**SUPPLIED TEXT**

I agree, it was poorly mentioned in retails, and I think you forgot that they released the system too early which made an impact as well.


I think the dreamcast would've been a success, if it was properly advertised.


----------



## Arm73 (Apr 19, 2010)

I agree with everything so far, included that Sega ultimately killed the Dreamcast with bad design decision and poor marketing, and the PS2 with DVD player wasn't far away....
That said, I still play my DC, it sits on top of my Desktop PC and is constantly hooked to my monitor with a VGA box.
I wish I could do that natively with my Wii !
I don't think I will ever quit the DC altogether, there are too many arcade-like games that can be played over and over again for a quick rush...( even Ikaruga feels better on the DC + computer monitor then on the GC ) all I need to do is switch my monitor input and I'm set..... 
Too bad they never accomplished a way to use a hard drive with the DC ( sort of USB Loader for Wii ) , that would have been awesome and I bet that loading times would have been super duper fast.....


----------



## Bloodgod (Apr 19, 2010)

-no 3rd party support
-PS2 was being released "Soon"
-No DVD drive
-Piracy 

All in that order. BUT what really killed it was Sega giving up on it. They stopped production all together. Consumers eventually lost trust and took the jump to the PS2 camp.

G4's Icon "The History Of Sega Dreamcast" if you got 16mins to waste, use these links. Def a great watch if your a DC fan 
http://www.youtube.com/watch?v=j3NfgF08EQE
http://www.youtube.com/watch?v=e27kjhZXQqE

Side Note. I have 2 DCs sitting at home. Problem is I lost all my "games" I recently got from the interwebs. *facepalm* miss placed my cd folder


----------



## BORTZ (Apr 19, 2010)

Arm73 said:
			
		

> I agree with everything so far, included that Sega ultimately killed the Dreamcast with bad design decision and poor marketing, and the PS2 with DVD player wasn't far away....


This


----------



## OuTee (Apr 19, 2010)

Cyan said:
			
		

> Isn't the DS more pirated than the dreamcast was ? though, it didn't die. Piracy has nothing to do with success.


PSX1 was also pirated everywhere and it did great so i just dont get the "piracy is killing us" stuff...


----------



## ganons (Apr 19, 2010)

considering the fact that dc required hardly any effort to pirate. self boot disc or a boot cd. it was piratable out of the box


----------



## Rosales (Apr 19, 2010)

**OBJECTIVE A**
Pick out every line of the entries that contains the string "objects", treating uppercase and lowercase as different.
**OBJECTIVE B**
Carry on the Dreamcast forum thread from the point where it stops.
The Dreamcast thread and the entries come from unrelated sources.

[Scene question records]
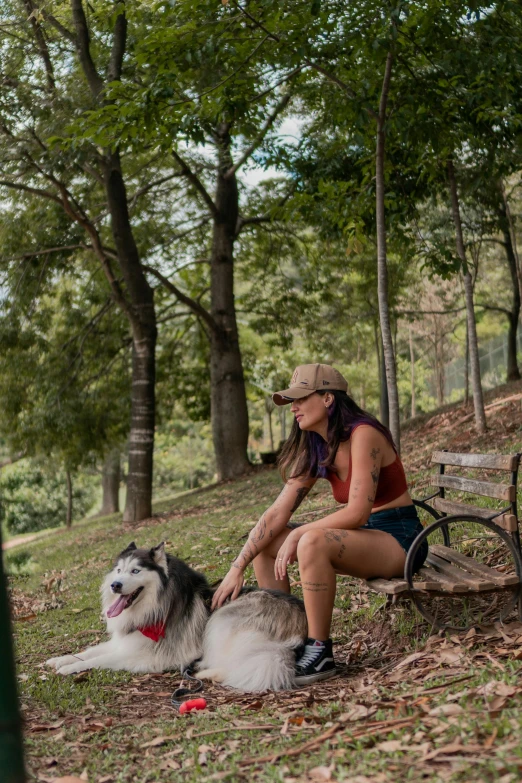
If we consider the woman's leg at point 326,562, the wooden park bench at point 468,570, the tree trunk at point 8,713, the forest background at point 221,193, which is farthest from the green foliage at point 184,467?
the tree trunk at point 8,713

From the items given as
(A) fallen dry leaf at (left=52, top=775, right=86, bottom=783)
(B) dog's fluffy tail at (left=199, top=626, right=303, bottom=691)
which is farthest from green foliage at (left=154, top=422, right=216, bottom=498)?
(A) fallen dry leaf at (left=52, top=775, right=86, bottom=783)

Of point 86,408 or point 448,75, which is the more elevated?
point 448,75

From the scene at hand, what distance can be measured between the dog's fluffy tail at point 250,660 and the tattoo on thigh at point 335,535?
0.72 metres

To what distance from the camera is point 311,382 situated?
4883mm

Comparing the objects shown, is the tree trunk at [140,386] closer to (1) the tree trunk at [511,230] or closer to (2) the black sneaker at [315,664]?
(1) the tree trunk at [511,230]

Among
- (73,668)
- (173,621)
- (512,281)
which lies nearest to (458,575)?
(173,621)

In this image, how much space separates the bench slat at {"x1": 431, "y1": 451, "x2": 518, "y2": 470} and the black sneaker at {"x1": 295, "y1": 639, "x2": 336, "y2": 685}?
1507 mm

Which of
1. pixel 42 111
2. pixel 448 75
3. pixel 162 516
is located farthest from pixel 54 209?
pixel 448 75

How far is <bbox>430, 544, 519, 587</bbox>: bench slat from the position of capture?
434 centimetres

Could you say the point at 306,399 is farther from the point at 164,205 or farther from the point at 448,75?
the point at 164,205

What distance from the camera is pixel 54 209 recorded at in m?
16.8

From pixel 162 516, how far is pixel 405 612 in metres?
11.3

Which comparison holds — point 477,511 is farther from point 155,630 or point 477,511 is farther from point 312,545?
point 155,630

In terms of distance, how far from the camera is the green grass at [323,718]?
2992 mm
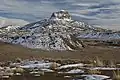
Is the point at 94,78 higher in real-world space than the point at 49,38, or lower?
lower

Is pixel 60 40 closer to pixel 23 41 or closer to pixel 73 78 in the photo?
pixel 23 41

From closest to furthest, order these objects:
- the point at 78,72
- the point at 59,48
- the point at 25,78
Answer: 1. the point at 25,78
2. the point at 78,72
3. the point at 59,48

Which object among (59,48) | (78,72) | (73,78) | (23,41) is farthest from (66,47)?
(73,78)

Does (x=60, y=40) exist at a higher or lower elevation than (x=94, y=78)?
higher

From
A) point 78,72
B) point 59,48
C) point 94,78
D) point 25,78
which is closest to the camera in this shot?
point 94,78

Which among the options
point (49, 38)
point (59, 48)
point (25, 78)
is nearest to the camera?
point (25, 78)

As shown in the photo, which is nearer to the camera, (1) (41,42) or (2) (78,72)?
(2) (78,72)

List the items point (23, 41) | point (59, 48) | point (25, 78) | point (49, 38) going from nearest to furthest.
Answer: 1. point (25, 78)
2. point (59, 48)
3. point (49, 38)
4. point (23, 41)

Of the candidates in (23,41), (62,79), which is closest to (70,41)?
(23,41)

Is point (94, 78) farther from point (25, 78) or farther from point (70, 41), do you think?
point (70, 41)
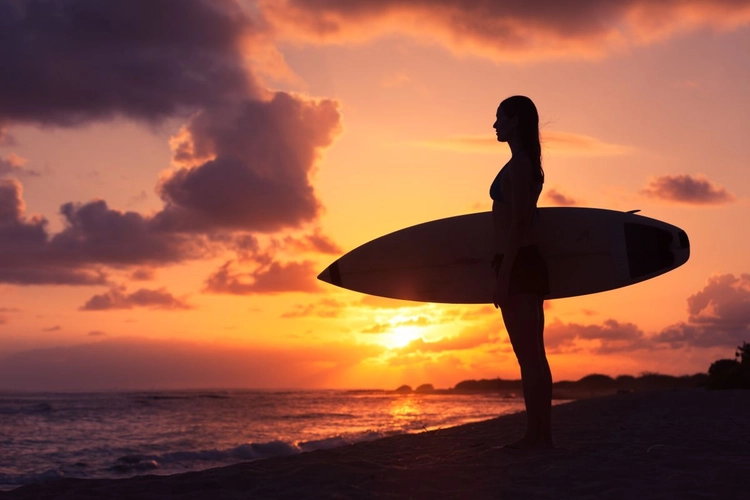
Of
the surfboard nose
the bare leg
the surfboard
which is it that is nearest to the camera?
the bare leg

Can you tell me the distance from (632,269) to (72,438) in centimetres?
1186

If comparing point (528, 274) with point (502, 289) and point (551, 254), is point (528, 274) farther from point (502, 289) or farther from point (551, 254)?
point (551, 254)

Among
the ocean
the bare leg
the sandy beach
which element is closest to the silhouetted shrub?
the ocean

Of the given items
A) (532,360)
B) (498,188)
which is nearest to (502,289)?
(532,360)

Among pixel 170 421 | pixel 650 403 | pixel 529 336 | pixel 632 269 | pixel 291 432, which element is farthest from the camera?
pixel 170 421

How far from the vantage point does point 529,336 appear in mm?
4172

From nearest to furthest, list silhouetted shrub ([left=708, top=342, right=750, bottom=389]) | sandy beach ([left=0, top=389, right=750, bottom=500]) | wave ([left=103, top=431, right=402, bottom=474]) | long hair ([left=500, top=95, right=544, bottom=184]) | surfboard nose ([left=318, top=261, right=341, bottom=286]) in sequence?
sandy beach ([left=0, top=389, right=750, bottom=500]) → long hair ([left=500, top=95, right=544, bottom=184]) → surfboard nose ([left=318, top=261, right=341, bottom=286]) → wave ([left=103, top=431, right=402, bottom=474]) → silhouetted shrub ([left=708, top=342, right=750, bottom=389])

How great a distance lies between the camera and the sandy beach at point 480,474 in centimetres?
313

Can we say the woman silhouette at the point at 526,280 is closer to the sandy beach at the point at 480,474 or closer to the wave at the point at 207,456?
the sandy beach at the point at 480,474

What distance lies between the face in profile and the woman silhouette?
0.04m

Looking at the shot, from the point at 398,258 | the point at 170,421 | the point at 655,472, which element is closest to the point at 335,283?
the point at 398,258

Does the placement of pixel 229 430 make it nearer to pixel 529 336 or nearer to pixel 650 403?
pixel 650 403

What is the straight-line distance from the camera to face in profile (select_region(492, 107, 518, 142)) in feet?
14.4

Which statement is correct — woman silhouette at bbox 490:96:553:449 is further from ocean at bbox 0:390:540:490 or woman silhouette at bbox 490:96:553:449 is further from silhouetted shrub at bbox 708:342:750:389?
silhouetted shrub at bbox 708:342:750:389
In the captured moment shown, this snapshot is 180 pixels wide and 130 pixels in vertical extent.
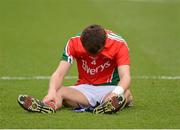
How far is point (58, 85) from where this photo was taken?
1168 centimetres

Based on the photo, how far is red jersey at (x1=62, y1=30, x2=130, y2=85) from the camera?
1159 centimetres

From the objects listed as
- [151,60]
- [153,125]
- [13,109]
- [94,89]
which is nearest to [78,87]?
[94,89]

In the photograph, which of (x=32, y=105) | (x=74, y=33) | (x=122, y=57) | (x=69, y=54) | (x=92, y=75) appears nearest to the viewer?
(x=32, y=105)

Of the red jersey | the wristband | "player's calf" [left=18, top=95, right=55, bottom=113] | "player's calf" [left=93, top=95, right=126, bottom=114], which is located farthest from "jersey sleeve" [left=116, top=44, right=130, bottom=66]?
"player's calf" [left=18, top=95, right=55, bottom=113]

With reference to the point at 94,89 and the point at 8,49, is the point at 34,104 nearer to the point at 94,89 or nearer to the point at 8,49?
the point at 94,89

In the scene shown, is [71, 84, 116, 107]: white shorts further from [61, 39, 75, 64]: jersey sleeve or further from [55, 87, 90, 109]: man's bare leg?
[61, 39, 75, 64]: jersey sleeve

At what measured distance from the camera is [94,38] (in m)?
11.1

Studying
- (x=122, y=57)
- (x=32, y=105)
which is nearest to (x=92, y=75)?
(x=122, y=57)

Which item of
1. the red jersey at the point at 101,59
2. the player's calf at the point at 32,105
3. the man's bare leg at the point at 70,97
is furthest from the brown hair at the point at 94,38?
the player's calf at the point at 32,105

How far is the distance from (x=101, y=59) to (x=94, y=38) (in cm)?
67

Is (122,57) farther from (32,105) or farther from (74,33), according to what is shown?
(74,33)

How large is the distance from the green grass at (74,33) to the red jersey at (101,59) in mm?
560

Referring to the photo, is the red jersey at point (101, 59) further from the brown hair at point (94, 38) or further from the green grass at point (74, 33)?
the green grass at point (74, 33)

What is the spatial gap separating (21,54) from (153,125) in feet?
27.9
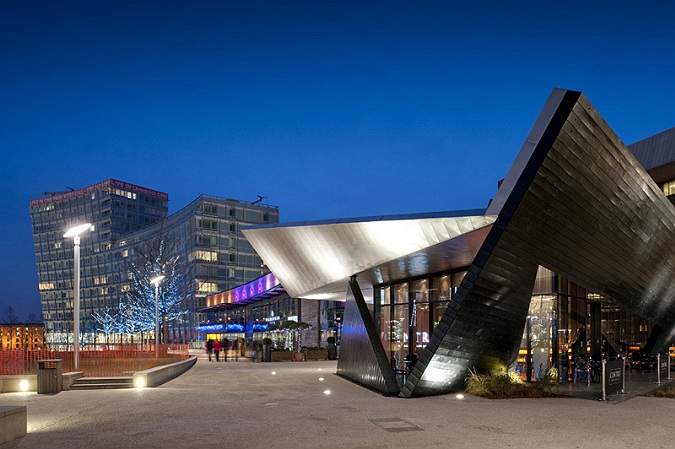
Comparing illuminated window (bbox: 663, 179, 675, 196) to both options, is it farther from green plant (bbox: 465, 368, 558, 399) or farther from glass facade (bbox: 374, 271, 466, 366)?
green plant (bbox: 465, 368, 558, 399)

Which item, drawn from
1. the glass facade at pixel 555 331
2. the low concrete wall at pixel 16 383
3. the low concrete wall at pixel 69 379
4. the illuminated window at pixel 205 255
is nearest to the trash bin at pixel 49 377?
the low concrete wall at pixel 69 379

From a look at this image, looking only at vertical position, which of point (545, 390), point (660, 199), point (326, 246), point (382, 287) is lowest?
point (545, 390)

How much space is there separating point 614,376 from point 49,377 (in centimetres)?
1745

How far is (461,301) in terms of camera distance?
48.9 feet

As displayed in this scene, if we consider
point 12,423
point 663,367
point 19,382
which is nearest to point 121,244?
point 19,382

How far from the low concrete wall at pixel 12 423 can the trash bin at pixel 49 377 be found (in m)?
9.23

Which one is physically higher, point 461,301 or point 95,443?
point 461,301

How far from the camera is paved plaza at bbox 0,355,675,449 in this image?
1036 cm

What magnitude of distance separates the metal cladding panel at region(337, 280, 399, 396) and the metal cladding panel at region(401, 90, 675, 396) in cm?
153

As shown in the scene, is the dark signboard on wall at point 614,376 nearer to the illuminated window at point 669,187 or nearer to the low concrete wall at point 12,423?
the low concrete wall at point 12,423

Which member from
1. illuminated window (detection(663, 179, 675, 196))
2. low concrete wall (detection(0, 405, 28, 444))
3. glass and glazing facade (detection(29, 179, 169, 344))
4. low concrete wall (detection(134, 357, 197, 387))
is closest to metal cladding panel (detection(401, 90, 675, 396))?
low concrete wall (detection(0, 405, 28, 444))

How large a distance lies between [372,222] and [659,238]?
30.7 ft

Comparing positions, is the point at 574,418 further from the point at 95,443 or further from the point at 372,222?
the point at 95,443

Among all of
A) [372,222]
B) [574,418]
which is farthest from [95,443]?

**WRITTEN ANSWER A**
Comparing the objects shown, is the tree trunk at [140,386] closer to (1) the tree trunk at [511,230] or closer to (2) the black sneaker at [315,664]?
From closest to furthest, order these objects:
From the objects listed as

**WRITTEN ANSWER B**
PS2 is a shining example of shining over piracy. The PS2 has piracy everywhere. Sure you have to mod the motherfucker, but the point is, piracy didn't kill it. Nothing did, nothing could. The PS2 STILL isn't dead yet, and has been around during a day of huge piracy. And as said, so has the DS. If piracy hurts any current system, it's the PSP in America and Europe. I have to be the only fucker I know that'll actually buy a PSP game anymore, it's fucking rediculous, it really is. EVEN THEN the PSP is healthier than the DC ever was.


----------



## MelodieOctavia (Apr 19, 2010)

The reason the dreamcast is dead is because of the release of the PS2. All of the 3rd party developers went "fuck your shit" to the Dreamcast and headed to the PS2.


----------



## _Chaz_ (Apr 19, 2010)

I thought it went for a while in Japan...


----------



## Maz7006 (Apr 19, 2010)

camurso_ said:
			
		

> PS2 killed Dreamcast
> QUOTE(Rosales @ Apr 19 2010, 03:48 PM) Sega killed the Dreamcast.



Both of these at the same time

Dreamcast was in the wrong place, at the wrong time, and had shit to offer when it came to games. May get a lot of hate for this, but it was complete and utter fail to start off with. Developers just saw much more money and opportunity with the PS2, simple as that.


----------



## TrolleyDave (Apr 21, 2010)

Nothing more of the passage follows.